-------- Supplied data

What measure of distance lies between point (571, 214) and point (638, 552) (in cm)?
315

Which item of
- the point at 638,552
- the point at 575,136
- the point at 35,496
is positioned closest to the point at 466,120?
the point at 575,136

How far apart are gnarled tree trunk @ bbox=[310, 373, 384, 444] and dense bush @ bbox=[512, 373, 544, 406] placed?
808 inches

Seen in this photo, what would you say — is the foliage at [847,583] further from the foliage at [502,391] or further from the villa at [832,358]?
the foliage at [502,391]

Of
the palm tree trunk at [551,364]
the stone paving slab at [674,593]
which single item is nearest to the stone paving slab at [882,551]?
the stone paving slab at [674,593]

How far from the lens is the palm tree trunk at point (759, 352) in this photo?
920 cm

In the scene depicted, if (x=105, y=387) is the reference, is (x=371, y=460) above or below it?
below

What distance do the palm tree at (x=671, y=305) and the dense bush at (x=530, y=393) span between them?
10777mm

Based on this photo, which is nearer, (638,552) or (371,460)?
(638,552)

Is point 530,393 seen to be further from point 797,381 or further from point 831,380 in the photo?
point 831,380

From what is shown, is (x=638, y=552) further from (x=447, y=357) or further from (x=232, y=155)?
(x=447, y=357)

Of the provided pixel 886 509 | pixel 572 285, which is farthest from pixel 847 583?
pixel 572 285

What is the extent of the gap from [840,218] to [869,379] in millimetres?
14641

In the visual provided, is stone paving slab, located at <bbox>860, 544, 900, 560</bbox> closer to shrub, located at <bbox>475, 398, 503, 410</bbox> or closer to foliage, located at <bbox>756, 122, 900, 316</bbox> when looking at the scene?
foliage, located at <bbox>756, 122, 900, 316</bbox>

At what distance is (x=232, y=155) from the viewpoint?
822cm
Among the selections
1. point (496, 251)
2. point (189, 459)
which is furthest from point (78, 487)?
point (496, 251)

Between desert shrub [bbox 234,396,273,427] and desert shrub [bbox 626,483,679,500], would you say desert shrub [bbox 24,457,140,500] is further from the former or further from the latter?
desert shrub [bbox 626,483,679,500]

----------------

| What needs to be done |
Switch every "dense bush" in the material above to "thick bush", and reproduce all of its lines with nothing else altered.

| Correct answer |
What measure of distance lies between point (571, 214) and point (638, 552) (in cm)?
315

Which item of
- the point at 638,552
- the point at 575,136
- the point at 35,496
is positioned closest to the point at 466,120?
the point at 575,136

How far apart are gnarled tree trunk @ bbox=[310, 373, 384, 444] and thick bush @ bbox=[512, 373, 544, 406] placed?
808 inches

Seen in this photo, what would you say — is the foliage at [847,583] further from the foliage at [502,391] or further from the villa at [832,358]?
the foliage at [502,391]

Of
the palm tree trunk at [551,364]
the stone paving slab at [674,593]
which single item is nearest to the stone paving slab at [882,551]?
the stone paving slab at [674,593]

How far from the lens is the palm tree trunk at point (759, 352) in this photo?
920 cm

In the scene depicted, if (x=105, y=387) is the reference, is (x=371, y=460) above or below it?
below

What distance do the palm tree at (x=671, y=305) and the thick bush at (x=530, y=393) span between them?
10777mm

Based on this photo, which is nearer, (638,552) or (371,460)?
(638,552)

Is point 530,393 seen to be further from point 797,381 or further from point 831,380 in the photo?
point 831,380

From what is shown, is (x=638, y=552) further from (x=447, y=357) or further from (x=232, y=155)?
(x=447, y=357)

Of the provided pixel 886 509 | pixel 572 285, which is farthest from pixel 847 583?
pixel 572 285

What is the extent of the gap from [840,218] to [869,379] in millimetres?
14641

In the visual provided, is stone paving slab, located at <bbox>860, 544, 900, 560</bbox> closer to shrub, located at <bbox>475, 398, 503, 410</bbox> or closer to foliage, located at <bbox>756, 122, 900, 316</bbox> when looking at the scene?
foliage, located at <bbox>756, 122, 900, 316</bbox>

At what distance is (x=232, y=155) from the viewpoint?
822cm
Among the selections
1. point (496, 251)
2. point (189, 459)
which is furthest from point (78, 487)?
point (496, 251)

Between desert shrub [bbox 234,396,273,427] and desert shrub [bbox 626,483,679,500], would you say desert shrub [bbox 24,457,140,500] is further from the former or further from the latter?
desert shrub [bbox 626,483,679,500]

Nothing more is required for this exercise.